++++ READING PASSAGE

From: Jens Axboe <axboe@kernel.dk>
To: Johannes Thumshirn <johannes.thumshirn@wdc.com>
Cc: Christoph Hellwig <hch@infradead.org>,
linux-block <linux-block@vger.kernel.org>,
Damien Le Moal <Damien.LeMoal@wdc.com>,
Keith Busch <kbusch@kernel.org>,
"linux-scsi @ vger . kernel . org" <linux-scsi@vger.kernel.org>,
"Martin K . Petersen" <martin.petersen@oracle.com>,
"linux-fsdevel @ vger . kernel . org"
<linux-fsdevel@vger.kernel.org>
Subject: Re: [PATCH v11 00/10] Introduce Zone Append for writing to zoned block devices
Date: Tue, 12 May 2020 20:37:57 -0600 [thread overview]
Message-ID: <abd4b3d4-6261-c3a6-9b4c-9bf009a9820d@kernel.dk> (raw)
In-Reply-To: <20200512085554.26366-1-johannes.thumshirn@wdc.com>
On 5/12/20 2:55 AM, Johannes Thumshirn wrote:
> The upcoming NVMe ZNS Specification will define a new type of write
> command for zoned block devices, zone append.

++++++++

*STATED PROBLEM:* Echo the portion of the Zone Append mailing-list message above between "In-Reply-To: <20200512085554.26366-1-johannes.thumshirn@wdc.com>" and "devices, zone append.", inclusive, reproducing every character without alteration.

++++ EXTRACTED ENTRIES

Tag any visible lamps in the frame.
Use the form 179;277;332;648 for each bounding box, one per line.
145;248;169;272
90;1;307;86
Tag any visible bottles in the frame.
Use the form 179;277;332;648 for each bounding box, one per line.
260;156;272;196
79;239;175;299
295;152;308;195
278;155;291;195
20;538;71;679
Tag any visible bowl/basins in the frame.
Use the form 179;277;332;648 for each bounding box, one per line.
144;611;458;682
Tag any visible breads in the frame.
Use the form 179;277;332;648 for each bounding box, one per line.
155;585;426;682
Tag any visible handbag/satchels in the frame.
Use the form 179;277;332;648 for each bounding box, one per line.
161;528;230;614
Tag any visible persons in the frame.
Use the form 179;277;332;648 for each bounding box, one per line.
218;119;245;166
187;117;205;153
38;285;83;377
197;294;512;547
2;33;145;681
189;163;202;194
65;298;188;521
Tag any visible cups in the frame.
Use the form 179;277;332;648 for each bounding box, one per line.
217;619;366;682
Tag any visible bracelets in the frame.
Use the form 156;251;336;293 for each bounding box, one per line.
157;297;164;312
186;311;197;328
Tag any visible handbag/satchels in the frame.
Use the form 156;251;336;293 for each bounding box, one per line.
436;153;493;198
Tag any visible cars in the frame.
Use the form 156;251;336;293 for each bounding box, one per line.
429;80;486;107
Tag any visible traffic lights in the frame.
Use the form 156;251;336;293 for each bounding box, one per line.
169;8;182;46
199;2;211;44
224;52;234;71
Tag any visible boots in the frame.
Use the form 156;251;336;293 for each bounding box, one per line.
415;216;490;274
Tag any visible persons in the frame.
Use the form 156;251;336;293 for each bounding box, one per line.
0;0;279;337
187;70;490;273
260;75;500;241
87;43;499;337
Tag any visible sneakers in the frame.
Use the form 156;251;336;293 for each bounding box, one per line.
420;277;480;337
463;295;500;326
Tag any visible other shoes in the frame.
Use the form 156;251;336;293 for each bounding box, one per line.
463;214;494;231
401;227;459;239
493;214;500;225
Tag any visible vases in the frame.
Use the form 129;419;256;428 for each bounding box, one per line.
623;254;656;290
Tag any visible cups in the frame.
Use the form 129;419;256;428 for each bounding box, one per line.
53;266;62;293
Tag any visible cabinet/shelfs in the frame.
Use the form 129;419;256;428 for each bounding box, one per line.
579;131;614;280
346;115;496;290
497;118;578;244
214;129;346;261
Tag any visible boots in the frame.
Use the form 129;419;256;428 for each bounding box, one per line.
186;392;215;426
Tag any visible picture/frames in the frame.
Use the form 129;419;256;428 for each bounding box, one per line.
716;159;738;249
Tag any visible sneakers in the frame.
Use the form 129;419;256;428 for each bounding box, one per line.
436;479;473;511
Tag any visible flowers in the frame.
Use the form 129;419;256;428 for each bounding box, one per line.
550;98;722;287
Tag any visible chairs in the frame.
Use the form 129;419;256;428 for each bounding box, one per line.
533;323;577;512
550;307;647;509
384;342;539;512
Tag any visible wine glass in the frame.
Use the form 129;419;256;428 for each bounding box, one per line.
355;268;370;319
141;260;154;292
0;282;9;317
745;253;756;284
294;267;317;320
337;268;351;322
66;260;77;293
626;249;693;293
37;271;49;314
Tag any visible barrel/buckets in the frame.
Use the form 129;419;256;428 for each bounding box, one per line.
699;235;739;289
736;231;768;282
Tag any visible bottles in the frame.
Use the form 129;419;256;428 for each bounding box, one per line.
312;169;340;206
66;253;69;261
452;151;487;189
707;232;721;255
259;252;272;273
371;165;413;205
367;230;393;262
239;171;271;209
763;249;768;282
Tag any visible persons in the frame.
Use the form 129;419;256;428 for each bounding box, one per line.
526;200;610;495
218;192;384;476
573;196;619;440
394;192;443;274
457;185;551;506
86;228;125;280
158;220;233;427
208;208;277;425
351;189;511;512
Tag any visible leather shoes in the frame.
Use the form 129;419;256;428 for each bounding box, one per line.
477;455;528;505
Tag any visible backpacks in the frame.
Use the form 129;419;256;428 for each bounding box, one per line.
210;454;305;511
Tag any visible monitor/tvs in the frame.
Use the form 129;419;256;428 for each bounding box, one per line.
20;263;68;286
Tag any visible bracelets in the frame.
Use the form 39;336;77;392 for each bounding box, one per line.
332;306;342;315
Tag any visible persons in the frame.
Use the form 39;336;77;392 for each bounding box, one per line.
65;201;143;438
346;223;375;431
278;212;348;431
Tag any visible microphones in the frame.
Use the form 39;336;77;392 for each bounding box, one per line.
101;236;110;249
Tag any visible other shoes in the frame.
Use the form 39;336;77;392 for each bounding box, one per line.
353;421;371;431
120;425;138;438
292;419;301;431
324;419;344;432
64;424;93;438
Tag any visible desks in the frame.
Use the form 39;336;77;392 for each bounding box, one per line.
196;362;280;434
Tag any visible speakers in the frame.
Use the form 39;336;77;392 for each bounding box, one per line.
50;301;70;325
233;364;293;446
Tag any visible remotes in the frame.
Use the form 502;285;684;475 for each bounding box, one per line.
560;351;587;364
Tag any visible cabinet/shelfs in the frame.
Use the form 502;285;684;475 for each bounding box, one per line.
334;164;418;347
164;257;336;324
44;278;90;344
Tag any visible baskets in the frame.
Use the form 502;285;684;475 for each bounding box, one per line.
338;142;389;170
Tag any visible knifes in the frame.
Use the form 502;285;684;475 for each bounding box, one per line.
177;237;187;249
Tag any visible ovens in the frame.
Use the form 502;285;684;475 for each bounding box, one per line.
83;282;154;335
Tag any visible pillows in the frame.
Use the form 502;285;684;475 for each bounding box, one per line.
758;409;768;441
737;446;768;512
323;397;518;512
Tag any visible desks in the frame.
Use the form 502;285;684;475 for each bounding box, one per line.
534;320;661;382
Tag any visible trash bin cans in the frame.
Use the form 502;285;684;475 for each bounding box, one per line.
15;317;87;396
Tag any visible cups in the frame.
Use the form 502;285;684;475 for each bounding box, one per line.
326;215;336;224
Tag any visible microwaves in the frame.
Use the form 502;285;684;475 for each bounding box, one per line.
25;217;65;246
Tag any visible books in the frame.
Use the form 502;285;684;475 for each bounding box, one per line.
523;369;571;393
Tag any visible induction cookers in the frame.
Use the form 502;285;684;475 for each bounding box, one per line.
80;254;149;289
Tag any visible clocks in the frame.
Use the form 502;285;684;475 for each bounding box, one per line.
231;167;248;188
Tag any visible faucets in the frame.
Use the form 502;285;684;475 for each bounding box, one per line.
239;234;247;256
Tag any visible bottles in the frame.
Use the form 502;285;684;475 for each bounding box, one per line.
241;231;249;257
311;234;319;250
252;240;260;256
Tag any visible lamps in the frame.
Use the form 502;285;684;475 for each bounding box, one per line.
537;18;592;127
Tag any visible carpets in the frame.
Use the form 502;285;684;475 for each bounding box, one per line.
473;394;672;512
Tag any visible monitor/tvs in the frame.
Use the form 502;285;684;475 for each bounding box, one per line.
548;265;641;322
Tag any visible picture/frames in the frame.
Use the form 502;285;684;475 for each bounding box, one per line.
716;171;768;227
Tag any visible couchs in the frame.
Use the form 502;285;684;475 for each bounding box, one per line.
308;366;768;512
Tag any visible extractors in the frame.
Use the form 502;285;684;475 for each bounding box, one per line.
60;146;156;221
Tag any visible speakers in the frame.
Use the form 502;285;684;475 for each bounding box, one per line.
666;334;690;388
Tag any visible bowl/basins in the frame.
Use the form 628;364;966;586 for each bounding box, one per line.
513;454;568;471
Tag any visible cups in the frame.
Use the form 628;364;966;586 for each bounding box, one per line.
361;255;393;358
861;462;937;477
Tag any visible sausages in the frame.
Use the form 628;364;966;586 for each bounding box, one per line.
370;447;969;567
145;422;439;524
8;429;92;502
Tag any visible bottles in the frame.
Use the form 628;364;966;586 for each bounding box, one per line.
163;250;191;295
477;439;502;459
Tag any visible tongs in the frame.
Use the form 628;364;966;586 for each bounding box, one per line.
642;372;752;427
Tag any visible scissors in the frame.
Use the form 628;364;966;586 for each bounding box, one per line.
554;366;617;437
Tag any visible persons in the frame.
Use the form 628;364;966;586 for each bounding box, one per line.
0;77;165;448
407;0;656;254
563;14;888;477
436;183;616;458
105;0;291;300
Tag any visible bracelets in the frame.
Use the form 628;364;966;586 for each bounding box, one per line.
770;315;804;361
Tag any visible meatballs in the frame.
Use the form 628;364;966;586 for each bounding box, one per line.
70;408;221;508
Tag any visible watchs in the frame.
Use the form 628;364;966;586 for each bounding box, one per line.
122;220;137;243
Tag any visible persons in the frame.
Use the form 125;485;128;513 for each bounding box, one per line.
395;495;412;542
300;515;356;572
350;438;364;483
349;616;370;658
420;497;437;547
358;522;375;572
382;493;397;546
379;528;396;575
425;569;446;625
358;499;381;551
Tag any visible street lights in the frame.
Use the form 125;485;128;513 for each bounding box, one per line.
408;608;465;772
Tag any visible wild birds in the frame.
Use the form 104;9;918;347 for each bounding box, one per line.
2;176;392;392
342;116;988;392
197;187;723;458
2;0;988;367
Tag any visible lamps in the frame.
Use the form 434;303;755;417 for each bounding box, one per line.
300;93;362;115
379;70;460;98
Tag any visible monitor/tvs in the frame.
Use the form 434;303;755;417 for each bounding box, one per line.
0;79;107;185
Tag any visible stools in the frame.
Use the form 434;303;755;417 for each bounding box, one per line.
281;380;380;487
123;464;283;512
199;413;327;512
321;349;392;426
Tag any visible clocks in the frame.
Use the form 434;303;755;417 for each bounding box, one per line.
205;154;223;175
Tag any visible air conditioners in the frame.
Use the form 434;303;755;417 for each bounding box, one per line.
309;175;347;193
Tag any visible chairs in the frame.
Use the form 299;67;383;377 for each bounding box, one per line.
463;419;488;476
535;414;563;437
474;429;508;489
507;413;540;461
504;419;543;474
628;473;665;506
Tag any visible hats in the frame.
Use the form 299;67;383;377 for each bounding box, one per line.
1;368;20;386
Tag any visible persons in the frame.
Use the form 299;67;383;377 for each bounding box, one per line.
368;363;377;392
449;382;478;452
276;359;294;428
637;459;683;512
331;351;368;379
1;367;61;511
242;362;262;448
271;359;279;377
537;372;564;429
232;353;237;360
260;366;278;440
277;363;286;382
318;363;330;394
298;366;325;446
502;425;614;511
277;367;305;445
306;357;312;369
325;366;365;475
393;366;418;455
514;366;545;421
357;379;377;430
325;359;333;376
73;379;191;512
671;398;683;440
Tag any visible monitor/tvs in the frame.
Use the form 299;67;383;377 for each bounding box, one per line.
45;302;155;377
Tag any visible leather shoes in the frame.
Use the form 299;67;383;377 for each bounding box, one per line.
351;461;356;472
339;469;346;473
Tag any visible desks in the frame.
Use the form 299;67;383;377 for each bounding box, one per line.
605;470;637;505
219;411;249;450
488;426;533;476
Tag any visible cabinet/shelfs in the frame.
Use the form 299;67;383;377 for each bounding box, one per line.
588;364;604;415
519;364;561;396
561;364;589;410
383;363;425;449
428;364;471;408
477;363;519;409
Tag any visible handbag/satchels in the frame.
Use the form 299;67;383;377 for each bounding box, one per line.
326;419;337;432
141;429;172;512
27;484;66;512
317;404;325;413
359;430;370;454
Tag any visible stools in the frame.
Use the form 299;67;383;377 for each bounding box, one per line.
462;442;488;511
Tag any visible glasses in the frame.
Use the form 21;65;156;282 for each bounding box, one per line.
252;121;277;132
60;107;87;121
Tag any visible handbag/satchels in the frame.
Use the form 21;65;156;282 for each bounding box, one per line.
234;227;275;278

++++++++

*ANSWER IN FULL:*
In-Reply-To: <20200512085554.26366-1-johannes.thumshirn@wdc.com>
On 5/12/20 2:55 AM, Johannes Thumshirn wrote:
> The upcoming NVMe ZNS Specification will define a new type of write
> command for zoned block devices, zone append.